Self-care Tips for Minor Illness


Do I always need antibiotics if I have cold or flu?

  • 90% of upper respiratory tract infections (URTI) do not require antibiotic treatment (URTI such as common cold and influenza that are of viral origin).
  • If you have a cold or flu, adopt the following measures:
    • Have adequate rest and drink plenty of water.  If symptoms persist, consult your doctor
    • Follow your doctor’s advice on the use of drugs
    • Do not push your doctor to prescribe antibiotics
    • ​Do not self-medicate antibiotics 

If I am having a cold or flu and my nasal discharge changes to yellow or green, do I need antibiotics?

It is quite common for the discharge to become thick and change to yellow or green during a cold or flu. Therefore, changes in the appearance of nasal discharge alone do not justify the use of antibiotics. Always consult your doctor for the use of antibiotics.


Do I always need antibiotics if I have fever?

No. Fever is a common presenting symptom of infection which may or may not be caused by bacterial infections. You should follow your doctor’s advice for the use of antibiotics. For the sake of your own health, you should neither push your doctor to prescribe nor self-medicate antibiotics.


Keep vaccination up-to-date

The World Health Organization emphasized that vaccination is a key element in preventing infections, alongside with other factors such as improved sanitation and infection control. Pneumococcal vaccine has been shown by studies to be effective in reducing overall antibiotic prescription. Another vaccine in focus is seasonal flu vaccine. The role of seasonal flu vaccination in fighting AMR is two-fold. It is not uncommon for people with flu symptoms to take antibiotics unnecessarily. According to the survey on HK general public's knowledge, attitude and practice on antimicrobial resistance, 54% of respondents mistaken that cold and flu are treatable by antibiotics. Seasonal flu vaccination can therefore not only prevent the inappropriate primary use of antibiotics, but also their use for secondary bacterial infections, which translates into fewer opportunities for resistance to occur.

* _Source material_
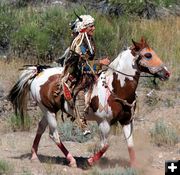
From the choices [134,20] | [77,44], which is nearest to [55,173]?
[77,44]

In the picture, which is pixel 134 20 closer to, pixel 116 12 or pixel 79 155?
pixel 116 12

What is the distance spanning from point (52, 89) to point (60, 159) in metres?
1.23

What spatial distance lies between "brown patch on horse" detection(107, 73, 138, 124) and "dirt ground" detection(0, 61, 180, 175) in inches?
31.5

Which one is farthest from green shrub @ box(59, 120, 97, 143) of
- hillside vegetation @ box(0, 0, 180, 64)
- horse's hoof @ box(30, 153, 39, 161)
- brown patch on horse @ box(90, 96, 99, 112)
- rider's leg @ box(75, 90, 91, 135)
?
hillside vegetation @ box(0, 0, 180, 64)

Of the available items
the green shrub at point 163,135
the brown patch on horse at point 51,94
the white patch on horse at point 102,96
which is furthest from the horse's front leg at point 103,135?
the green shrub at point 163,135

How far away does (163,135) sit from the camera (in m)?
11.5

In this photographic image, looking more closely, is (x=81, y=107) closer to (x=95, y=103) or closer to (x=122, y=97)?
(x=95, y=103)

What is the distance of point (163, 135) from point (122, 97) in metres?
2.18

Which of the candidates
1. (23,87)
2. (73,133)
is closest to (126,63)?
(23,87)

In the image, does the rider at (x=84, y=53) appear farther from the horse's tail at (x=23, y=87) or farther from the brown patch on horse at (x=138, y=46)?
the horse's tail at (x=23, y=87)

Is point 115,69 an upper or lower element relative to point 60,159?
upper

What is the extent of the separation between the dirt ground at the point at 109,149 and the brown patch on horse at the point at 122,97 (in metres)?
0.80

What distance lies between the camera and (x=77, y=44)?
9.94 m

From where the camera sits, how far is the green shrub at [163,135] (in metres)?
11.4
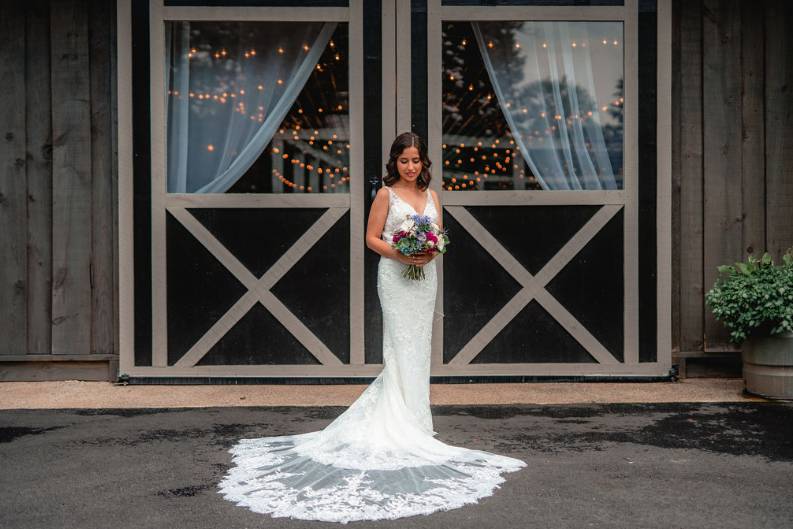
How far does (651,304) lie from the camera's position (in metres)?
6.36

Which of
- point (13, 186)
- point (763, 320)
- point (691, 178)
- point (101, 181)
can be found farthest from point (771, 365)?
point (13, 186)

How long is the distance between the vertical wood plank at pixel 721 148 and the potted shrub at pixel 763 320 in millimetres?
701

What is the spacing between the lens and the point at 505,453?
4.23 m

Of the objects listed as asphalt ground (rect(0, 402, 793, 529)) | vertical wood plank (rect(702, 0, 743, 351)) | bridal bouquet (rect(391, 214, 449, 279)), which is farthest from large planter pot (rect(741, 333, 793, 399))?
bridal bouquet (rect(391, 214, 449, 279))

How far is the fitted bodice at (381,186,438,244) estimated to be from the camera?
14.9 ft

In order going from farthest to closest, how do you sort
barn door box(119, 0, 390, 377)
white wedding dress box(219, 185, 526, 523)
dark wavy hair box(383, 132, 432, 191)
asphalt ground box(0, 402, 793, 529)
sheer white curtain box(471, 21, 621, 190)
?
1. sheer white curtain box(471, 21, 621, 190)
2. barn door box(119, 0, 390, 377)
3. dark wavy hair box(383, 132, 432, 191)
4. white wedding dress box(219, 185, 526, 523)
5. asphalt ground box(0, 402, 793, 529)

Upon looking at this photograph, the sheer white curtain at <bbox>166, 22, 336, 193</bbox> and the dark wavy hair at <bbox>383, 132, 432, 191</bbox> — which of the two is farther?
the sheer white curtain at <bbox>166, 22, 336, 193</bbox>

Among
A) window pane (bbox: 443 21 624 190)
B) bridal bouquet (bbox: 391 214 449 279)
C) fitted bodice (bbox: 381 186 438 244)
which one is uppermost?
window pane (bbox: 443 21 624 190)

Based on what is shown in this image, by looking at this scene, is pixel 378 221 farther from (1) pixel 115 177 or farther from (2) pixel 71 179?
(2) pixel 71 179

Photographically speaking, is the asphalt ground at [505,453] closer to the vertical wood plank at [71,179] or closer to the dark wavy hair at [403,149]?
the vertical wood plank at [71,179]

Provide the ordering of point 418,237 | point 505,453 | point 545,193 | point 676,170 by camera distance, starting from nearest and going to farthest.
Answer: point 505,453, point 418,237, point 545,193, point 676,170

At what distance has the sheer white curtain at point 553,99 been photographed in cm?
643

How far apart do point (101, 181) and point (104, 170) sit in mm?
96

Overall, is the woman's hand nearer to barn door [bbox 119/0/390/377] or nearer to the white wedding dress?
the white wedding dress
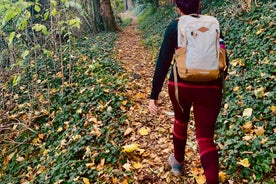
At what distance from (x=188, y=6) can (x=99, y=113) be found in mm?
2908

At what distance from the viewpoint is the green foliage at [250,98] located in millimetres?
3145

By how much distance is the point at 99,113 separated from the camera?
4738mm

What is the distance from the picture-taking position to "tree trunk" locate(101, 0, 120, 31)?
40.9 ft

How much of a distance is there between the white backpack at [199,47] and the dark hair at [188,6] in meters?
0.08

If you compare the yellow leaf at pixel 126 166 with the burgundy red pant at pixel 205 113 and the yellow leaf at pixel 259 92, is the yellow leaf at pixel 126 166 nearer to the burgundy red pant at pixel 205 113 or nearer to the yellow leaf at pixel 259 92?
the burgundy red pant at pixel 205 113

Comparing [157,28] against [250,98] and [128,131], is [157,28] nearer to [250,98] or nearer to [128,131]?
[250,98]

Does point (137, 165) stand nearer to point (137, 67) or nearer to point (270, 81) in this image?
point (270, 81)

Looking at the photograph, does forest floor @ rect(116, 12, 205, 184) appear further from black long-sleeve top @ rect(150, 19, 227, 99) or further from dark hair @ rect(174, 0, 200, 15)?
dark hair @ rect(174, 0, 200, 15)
...
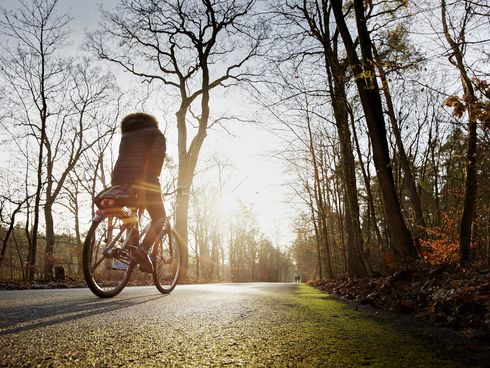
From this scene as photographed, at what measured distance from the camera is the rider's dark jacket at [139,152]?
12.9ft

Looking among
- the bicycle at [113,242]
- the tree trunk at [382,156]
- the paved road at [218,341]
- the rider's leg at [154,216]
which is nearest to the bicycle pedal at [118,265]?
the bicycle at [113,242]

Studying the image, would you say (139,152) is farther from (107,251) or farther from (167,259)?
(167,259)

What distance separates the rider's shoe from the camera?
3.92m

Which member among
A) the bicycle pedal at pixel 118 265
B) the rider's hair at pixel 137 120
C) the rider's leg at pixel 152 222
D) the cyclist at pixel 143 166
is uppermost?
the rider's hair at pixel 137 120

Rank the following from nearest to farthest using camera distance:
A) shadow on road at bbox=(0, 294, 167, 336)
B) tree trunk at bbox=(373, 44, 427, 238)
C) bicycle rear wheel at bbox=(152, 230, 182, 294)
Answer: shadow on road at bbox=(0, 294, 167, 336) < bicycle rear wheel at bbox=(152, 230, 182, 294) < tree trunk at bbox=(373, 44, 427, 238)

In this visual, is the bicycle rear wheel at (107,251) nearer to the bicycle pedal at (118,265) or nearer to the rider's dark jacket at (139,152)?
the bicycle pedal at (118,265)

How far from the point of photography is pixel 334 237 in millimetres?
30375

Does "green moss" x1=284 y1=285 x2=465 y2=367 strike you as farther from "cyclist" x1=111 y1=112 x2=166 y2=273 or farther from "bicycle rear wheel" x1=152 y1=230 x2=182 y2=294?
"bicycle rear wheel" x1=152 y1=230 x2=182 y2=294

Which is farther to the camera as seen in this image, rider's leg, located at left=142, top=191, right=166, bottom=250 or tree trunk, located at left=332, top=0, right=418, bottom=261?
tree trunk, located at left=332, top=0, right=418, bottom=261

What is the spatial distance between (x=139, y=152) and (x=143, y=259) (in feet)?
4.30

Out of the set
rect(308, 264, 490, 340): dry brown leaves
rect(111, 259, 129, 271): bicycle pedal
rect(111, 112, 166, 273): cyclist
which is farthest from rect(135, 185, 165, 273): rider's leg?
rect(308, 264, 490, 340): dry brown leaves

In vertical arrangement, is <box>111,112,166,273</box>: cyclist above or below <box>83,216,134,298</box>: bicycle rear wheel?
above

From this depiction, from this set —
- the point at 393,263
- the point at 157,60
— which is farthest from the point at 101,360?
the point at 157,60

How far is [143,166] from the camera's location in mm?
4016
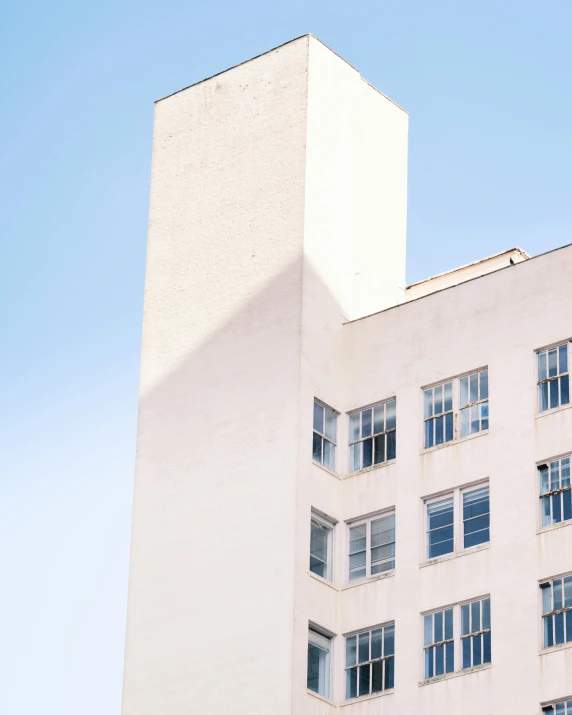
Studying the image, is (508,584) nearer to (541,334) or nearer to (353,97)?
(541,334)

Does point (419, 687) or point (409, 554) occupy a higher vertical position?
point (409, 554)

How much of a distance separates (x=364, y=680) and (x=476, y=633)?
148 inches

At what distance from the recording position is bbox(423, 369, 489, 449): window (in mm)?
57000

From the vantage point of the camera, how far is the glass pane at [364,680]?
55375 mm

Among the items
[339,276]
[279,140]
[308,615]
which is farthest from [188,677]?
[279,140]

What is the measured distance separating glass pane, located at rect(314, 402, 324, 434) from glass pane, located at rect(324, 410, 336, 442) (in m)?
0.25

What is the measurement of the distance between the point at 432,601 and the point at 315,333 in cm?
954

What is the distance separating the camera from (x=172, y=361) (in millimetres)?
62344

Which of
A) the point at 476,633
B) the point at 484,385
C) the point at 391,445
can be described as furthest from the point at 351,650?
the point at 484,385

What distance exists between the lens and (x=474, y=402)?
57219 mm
* * *
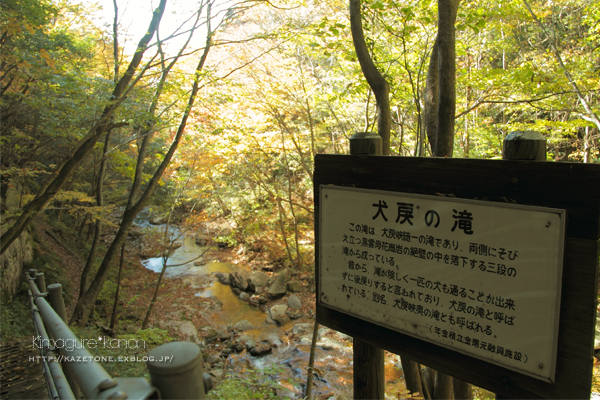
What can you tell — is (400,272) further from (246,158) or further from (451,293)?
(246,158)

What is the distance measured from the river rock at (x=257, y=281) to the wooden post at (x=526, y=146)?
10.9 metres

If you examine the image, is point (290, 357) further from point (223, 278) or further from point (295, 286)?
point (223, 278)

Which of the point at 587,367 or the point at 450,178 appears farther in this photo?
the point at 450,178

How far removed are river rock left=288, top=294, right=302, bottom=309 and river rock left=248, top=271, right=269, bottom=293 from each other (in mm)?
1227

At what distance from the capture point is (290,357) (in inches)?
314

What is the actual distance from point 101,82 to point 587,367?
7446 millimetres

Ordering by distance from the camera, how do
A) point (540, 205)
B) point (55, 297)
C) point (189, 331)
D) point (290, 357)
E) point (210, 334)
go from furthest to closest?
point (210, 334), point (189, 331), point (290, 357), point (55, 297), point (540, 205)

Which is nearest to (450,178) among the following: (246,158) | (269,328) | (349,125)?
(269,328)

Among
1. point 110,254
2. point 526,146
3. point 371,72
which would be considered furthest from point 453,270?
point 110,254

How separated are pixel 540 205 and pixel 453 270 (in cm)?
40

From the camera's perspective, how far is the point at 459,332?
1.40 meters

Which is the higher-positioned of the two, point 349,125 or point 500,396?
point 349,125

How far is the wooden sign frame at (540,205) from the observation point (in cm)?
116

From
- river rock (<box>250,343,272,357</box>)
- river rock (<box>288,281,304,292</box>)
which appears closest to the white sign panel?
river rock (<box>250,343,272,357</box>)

* _Your assignment_
Summarize the self-care tips on minor illness in two sentences.

* _Reply to the task_
Most colds and flu are viral and do not need antibiotics, and neither yellow or green nasal discharge nor fever by itself means antibiotics are required; people should rest, drink plenty of water, follow their doctor's advice, and neither push for nor self-medicate antibiotics. Keeping vaccinations up to date, including pneumococcal and seasonal flu vaccines, helps prevent infections and cuts unnecessary antibiotic use, leaving fewer opportunities for resistance to occur.